Differential Neuropeptidomes of Dense Core Secretory Vesicles (DCSV) Produced at Intravesicular and Extracellular pH Conditions by Proteolytic Processing

Abstract

Neuropeptides mediate cell-cell signaling in the nervous and endocrine systems. The neuropeptidome is the spectrum of peptides generated from precursors by proteolysis within dense core secretory vesicles (DCSV). DCSV neuropeptides and contents are released to the extracellular environment where further processing for neuropeptide formation may occur. To assess the DCSV proteolytic capacity for production of neuropeptidomes at intravesicular pH 5.5 and extracellular pH 7.2, neuropeptidomics, proteomics, and protease assays were conducted using chromaffin granules (CG) purified from adrenal medulla.
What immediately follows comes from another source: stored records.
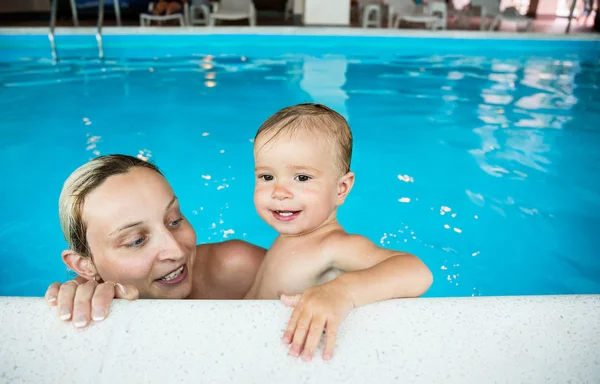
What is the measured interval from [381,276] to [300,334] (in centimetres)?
33

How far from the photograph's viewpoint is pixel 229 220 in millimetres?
4410

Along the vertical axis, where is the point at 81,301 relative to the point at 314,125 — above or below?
below

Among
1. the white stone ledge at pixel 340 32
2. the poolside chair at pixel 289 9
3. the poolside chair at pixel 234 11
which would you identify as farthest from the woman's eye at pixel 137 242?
the poolside chair at pixel 289 9

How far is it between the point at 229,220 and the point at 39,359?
11.0 ft

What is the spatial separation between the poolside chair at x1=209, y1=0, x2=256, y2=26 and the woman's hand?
39.2 feet

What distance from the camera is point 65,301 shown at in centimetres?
114

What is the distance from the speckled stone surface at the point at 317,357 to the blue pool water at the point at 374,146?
2541 millimetres

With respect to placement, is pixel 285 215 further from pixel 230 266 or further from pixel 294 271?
pixel 230 266

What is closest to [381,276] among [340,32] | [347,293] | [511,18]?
[347,293]

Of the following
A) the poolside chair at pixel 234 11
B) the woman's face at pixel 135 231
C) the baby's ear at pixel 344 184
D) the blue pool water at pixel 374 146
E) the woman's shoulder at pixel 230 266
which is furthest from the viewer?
the poolside chair at pixel 234 11

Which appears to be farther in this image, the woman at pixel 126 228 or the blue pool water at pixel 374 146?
the blue pool water at pixel 374 146

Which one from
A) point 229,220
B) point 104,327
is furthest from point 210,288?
point 229,220

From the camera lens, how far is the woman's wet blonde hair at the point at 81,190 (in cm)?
161

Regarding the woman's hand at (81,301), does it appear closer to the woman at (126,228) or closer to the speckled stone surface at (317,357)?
the speckled stone surface at (317,357)
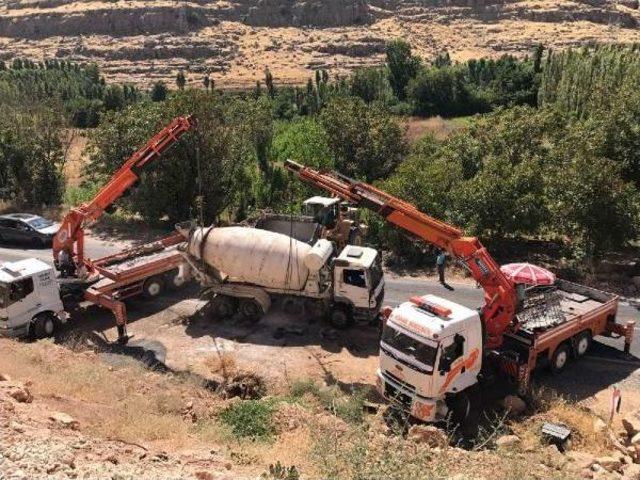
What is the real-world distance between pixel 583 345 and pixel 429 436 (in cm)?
768

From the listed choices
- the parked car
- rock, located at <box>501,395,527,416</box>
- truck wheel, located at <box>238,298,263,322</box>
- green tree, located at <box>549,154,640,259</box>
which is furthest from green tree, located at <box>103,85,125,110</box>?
rock, located at <box>501,395,527,416</box>

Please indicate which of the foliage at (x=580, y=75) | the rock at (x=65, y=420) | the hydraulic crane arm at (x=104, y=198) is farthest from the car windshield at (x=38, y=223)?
the foliage at (x=580, y=75)

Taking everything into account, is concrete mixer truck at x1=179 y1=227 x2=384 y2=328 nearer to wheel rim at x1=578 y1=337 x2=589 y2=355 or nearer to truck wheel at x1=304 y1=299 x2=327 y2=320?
truck wheel at x1=304 y1=299 x2=327 y2=320

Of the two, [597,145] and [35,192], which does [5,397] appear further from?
[35,192]

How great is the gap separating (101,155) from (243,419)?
25.6m

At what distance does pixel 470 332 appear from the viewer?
15.6m

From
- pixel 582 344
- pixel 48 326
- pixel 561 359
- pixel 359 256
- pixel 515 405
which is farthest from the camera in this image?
pixel 359 256

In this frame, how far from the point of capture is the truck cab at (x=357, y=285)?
20.5 meters

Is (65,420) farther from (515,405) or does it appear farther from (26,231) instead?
(26,231)

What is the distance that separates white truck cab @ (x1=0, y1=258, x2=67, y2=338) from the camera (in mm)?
19844

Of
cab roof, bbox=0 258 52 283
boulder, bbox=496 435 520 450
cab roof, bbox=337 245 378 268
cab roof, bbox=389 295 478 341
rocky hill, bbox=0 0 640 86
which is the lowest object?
boulder, bbox=496 435 520 450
CG are an established model of DCSV. The CG neuropeptidome consisted of 1239 unique peptides derived from 15 proneuropeptides that were colocalized with 64 proteases. Distinct CG neuropeptidomes were generated at the internal DCSV pH of 5.5 compared to the extracellular pH of 7.2. Class-specific protease inhibitors differentially regulated neuropeptidome production involving aspartic, cysteine, serine, and metallo proteases. The substrate cleavage properties of CG proteases were assessed by multiplex substrate profiling by mass spectrometry (MSP-MS) that uses a synthetic peptide library containing diverse cleavage sites for endopeptidases and exopeptidases. Parallel inhibitor-sensitive cleavages for neuropeptidome production and peptide library proteolysis led to elucidation of six CG proteases involved in neuropeptidome production, represented by cathepsins A, B, C, D, and L and carboxypeptidase E (CPE). The MSP-MS profiles of these six enzymes represented the majority of CG proteolytic cleavages utilized for neuropeptidome production. These findings provide new insight into the DCSV proteolytic system for production of distinct neuropeptidomes at the internal CG pH of 5.5 and at the extracellular pH of 7.2.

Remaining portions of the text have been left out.